И тут еще один нюанс в анализах Эйхенбаума нельзя оставить без внимания: он говорит, что стих Лермонтова, эволюция русского стиха у Лермонтова вела к эпигонам восьмидесятых-девяностых годов, ко всем этим Апухтиным, Голенищевым-Кутузовым, Надсонам, страшно сказать. Но Эйхенбаум много раз оговаривается, утверждая, что никогда в истории литературы не бывает монополии какой-либо одной линии, просто одна выпячивается в моду, а другая до времени прячется. После Лермонтова не эпигоны его победили, а Некрасов, некрасовская линия, очень изысканно и искусно сочетавшись с внушениями французских модернистов – парнасцев и символистов. Такое сочетание дал Иннокентий Анненский, с которого пошла большая русская поэзия XX века.

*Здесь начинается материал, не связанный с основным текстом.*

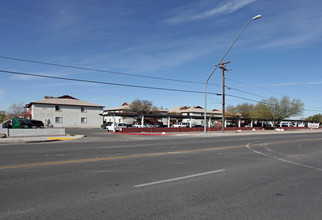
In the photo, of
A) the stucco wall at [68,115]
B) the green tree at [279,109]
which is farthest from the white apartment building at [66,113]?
the green tree at [279,109]

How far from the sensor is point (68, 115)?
56.7 meters

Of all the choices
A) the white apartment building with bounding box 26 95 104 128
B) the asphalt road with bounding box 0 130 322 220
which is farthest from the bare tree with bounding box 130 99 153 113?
the asphalt road with bounding box 0 130 322 220

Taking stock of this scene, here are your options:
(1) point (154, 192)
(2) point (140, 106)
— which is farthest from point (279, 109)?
(1) point (154, 192)

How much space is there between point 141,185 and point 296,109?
70426mm

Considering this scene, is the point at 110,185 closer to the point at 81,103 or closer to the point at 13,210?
the point at 13,210

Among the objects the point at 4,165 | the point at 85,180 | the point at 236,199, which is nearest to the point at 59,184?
the point at 85,180

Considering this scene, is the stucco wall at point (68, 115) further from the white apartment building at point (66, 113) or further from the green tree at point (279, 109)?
the green tree at point (279, 109)

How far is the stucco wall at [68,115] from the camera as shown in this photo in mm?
53344

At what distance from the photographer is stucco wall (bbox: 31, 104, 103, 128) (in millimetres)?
53344

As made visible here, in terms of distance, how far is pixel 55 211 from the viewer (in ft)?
14.5

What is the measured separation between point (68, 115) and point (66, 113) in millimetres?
671

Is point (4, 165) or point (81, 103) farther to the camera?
point (81, 103)

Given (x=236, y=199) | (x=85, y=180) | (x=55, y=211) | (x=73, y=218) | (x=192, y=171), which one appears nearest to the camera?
(x=73, y=218)

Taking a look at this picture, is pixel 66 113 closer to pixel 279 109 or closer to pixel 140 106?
pixel 140 106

И вот что еще хочется добавить. Лермонтов как раз и на Некрасова повлиял: он ввел в русский поэтический канон трехсложные размеры: анапест, дактиль, амфибрахий. Ямб действительно надоел, особенно четырехстопный, в чем и Пушкин признавался. А трехсложники, как стало понятно, очень заметно меняют интонацию стиха, придают ему повышенную эмоциональность.
Конечно, в Печорине много Лермонтова, много автобиографии; но последняя не создает еще типа, – объективно же в русской действительности «героями нашего времени» были совсем иные лица. Право на обобщающее и обещающее заглавие своего произведения наш поэт должен был бы доказать изнутри – завершенностью и неоспоримостью центральной фигуры; между тем она в своем психологическом облике не только как тип, но даже и как индивидуальность неясна и неотчетлива. Душевное содержание Печорина не есть внутренняя система; концы не сведены с концами, одни качества не примирены с другими, виднеются неправдоподобные противоречия, и в результате нами не овладевает какое-нибудь одно, яркое и цельное, впечатление.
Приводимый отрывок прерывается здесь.